— What is required —
Copy out the rows below word for word, starting with the line containing "this 1062×795 image." and ending with the line containing "rusty metal frame [0, 270, 366, 896]", both lines included.

— Record list —
↓↓↓

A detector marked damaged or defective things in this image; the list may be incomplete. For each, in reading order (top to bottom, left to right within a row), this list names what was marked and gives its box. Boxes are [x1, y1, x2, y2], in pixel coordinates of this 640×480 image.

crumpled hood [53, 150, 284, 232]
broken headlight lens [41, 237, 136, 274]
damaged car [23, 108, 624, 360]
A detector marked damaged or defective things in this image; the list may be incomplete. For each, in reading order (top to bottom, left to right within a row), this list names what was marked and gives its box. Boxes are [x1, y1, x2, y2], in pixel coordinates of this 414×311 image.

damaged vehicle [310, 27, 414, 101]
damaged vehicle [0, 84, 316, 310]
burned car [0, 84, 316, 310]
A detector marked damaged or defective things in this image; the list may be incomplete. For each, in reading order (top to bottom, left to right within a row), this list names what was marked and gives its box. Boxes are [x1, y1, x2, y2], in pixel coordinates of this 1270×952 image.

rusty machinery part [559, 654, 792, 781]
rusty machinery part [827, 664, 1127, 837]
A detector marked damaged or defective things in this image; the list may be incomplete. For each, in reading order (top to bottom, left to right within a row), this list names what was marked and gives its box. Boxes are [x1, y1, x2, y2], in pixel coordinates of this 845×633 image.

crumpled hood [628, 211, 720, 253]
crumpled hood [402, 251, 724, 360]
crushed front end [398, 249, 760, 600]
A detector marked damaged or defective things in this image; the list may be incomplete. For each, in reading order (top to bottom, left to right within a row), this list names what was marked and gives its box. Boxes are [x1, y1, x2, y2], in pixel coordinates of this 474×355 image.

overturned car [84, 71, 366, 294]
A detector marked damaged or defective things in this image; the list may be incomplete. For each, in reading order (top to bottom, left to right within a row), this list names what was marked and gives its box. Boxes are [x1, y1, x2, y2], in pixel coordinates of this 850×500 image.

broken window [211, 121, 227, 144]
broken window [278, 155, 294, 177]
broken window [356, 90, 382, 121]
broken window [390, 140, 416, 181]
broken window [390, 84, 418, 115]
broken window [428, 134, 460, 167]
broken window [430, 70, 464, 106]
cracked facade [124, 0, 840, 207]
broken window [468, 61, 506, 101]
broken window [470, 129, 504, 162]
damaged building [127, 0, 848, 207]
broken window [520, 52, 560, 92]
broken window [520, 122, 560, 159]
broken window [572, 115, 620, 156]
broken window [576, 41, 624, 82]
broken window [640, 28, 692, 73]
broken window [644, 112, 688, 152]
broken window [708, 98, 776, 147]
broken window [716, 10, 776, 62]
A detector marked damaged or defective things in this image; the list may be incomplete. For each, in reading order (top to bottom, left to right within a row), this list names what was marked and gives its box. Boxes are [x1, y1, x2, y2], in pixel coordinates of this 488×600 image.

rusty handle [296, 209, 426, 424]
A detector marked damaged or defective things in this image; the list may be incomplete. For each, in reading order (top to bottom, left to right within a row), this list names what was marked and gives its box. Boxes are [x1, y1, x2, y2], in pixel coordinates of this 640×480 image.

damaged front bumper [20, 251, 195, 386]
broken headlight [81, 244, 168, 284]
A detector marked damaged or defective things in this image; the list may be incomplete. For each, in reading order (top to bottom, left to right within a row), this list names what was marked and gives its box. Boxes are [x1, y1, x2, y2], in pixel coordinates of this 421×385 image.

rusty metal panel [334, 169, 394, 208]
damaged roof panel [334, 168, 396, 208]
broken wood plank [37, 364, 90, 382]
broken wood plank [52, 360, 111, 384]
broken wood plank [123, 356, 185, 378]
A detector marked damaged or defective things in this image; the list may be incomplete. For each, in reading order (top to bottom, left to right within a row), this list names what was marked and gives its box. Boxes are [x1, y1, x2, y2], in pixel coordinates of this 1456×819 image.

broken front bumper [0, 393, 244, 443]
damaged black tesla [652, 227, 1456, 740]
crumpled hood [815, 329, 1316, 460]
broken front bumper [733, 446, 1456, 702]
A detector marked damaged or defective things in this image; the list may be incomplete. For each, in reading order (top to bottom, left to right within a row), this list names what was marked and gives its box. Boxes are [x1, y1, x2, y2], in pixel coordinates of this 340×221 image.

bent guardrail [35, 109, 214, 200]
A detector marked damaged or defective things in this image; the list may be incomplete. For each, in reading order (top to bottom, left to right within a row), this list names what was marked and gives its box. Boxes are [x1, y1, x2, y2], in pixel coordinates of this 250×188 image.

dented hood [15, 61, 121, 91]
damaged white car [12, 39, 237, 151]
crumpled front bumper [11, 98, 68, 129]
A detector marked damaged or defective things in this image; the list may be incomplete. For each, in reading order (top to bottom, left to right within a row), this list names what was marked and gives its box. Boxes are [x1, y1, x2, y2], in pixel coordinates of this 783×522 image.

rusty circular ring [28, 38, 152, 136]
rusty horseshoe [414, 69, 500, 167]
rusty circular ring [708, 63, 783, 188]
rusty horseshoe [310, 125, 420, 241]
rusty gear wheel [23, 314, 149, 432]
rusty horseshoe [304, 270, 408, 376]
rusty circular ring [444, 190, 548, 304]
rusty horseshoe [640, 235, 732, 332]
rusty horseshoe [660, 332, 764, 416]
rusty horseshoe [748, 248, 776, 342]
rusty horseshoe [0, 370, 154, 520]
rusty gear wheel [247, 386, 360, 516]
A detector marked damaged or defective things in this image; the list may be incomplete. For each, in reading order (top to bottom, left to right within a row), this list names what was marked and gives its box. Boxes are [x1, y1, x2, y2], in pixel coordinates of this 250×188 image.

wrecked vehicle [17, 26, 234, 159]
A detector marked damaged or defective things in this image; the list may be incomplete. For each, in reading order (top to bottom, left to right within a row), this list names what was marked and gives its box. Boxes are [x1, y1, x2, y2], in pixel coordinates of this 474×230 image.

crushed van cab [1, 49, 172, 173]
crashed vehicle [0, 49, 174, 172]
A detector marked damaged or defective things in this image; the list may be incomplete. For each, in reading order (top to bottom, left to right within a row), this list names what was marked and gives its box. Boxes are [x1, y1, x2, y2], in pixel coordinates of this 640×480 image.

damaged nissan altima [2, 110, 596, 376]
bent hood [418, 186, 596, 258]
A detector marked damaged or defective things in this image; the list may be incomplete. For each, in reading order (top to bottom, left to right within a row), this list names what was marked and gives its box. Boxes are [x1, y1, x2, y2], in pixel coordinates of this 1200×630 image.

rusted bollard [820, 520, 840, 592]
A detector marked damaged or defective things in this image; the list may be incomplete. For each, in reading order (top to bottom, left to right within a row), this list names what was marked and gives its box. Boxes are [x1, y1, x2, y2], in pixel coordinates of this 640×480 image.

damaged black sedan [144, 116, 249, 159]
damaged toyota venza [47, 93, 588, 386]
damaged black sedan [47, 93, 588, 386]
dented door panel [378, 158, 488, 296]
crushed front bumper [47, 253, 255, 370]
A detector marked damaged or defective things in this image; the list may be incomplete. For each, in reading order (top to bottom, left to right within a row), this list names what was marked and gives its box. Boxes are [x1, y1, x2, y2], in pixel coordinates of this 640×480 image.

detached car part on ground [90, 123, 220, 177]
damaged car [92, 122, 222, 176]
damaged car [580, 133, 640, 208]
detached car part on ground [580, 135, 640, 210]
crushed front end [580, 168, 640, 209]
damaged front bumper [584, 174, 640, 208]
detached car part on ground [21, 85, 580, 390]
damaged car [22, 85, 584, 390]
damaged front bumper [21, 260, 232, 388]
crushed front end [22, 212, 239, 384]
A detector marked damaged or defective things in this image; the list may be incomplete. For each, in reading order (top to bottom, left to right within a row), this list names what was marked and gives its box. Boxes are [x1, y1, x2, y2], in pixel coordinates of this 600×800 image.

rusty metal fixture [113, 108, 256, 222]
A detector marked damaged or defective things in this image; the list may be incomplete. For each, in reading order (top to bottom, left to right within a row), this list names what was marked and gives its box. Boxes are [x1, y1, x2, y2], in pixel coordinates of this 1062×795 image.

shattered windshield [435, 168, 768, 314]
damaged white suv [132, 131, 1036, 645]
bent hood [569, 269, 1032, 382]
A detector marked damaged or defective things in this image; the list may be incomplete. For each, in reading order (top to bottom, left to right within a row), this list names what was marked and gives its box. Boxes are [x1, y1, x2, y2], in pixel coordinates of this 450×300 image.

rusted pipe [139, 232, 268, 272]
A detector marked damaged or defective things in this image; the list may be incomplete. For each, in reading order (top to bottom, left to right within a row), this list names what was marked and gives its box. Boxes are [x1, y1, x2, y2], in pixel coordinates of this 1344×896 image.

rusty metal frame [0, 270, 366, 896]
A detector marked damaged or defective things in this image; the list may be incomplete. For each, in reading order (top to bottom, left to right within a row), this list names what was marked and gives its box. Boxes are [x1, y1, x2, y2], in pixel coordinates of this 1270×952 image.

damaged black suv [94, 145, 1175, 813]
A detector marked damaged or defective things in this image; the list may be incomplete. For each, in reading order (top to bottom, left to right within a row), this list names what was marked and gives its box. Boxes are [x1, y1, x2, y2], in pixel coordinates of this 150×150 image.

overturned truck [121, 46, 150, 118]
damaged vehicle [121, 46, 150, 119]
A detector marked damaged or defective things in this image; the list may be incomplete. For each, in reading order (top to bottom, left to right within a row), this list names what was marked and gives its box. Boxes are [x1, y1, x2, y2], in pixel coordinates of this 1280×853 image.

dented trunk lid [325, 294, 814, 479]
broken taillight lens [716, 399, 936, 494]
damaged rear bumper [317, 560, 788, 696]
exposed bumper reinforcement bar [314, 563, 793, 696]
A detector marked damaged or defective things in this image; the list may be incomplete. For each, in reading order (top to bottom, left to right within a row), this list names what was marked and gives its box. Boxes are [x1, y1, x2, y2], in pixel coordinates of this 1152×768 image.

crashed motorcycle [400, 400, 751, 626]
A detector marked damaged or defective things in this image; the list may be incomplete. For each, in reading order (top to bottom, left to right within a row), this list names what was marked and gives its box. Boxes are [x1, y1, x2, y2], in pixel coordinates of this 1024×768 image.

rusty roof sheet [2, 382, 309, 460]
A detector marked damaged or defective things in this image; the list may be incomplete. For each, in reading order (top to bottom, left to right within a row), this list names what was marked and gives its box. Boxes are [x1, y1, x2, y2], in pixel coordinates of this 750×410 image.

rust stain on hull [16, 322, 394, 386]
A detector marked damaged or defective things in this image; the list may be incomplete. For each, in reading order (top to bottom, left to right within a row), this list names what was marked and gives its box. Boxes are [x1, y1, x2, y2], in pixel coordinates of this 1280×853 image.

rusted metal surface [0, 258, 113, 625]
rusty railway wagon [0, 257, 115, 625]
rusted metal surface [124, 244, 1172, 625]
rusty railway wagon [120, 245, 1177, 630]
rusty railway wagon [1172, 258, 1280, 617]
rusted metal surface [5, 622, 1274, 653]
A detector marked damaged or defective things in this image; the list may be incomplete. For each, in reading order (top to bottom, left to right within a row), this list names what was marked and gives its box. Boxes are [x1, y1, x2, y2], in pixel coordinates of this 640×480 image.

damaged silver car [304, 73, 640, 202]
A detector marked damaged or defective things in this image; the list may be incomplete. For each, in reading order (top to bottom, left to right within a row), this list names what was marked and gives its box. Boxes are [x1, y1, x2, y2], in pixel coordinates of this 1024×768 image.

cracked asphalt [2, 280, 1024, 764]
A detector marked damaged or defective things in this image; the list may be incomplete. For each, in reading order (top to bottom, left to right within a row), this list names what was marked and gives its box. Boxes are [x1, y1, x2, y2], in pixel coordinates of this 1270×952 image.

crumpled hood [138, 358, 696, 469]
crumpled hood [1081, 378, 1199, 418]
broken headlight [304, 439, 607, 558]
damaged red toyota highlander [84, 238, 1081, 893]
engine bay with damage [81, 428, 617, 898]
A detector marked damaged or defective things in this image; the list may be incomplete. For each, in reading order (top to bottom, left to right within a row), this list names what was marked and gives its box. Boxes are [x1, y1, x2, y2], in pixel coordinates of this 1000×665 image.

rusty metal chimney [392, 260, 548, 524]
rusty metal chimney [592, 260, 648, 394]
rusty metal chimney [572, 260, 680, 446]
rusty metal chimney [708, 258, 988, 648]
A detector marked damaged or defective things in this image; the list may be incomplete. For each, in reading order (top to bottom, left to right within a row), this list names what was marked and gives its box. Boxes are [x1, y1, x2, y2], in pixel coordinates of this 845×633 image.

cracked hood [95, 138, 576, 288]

↑↑↑

— Result below —
A detector marked damaged or defective things in this image; the list may be incomplete. For each, in reading order (top to bottom, left to right within a row), this list names what was marked and gives its box. Boxes are [x1, y1, x2, y2], in pixel coordinates of this 1062×795 image.

shattered windshield [435, 168, 768, 314]
damaged white suv [132, 131, 1036, 645]
bent hood [569, 269, 1032, 382]
A detector marked damaged or defective things in this image; the list may be incomplete. For each, in reading order (top to bottom, left to right within a row), this list names what was marked and gives its box. Boxes are [x1, y1, x2, y2], in pixel coordinates of this 450×300 image.

rusted pipe [139, 232, 268, 272]
A detector marked damaged or defective things in this image; the list may be incomplete. For each, in reading order (top to bottom, left to right within a row), this list names what was marked and gives its box. Boxes are [x1, y1, x2, y2], in pixel coordinates of this 1344×896 image.

rusty metal frame [0, 270, 366, 896]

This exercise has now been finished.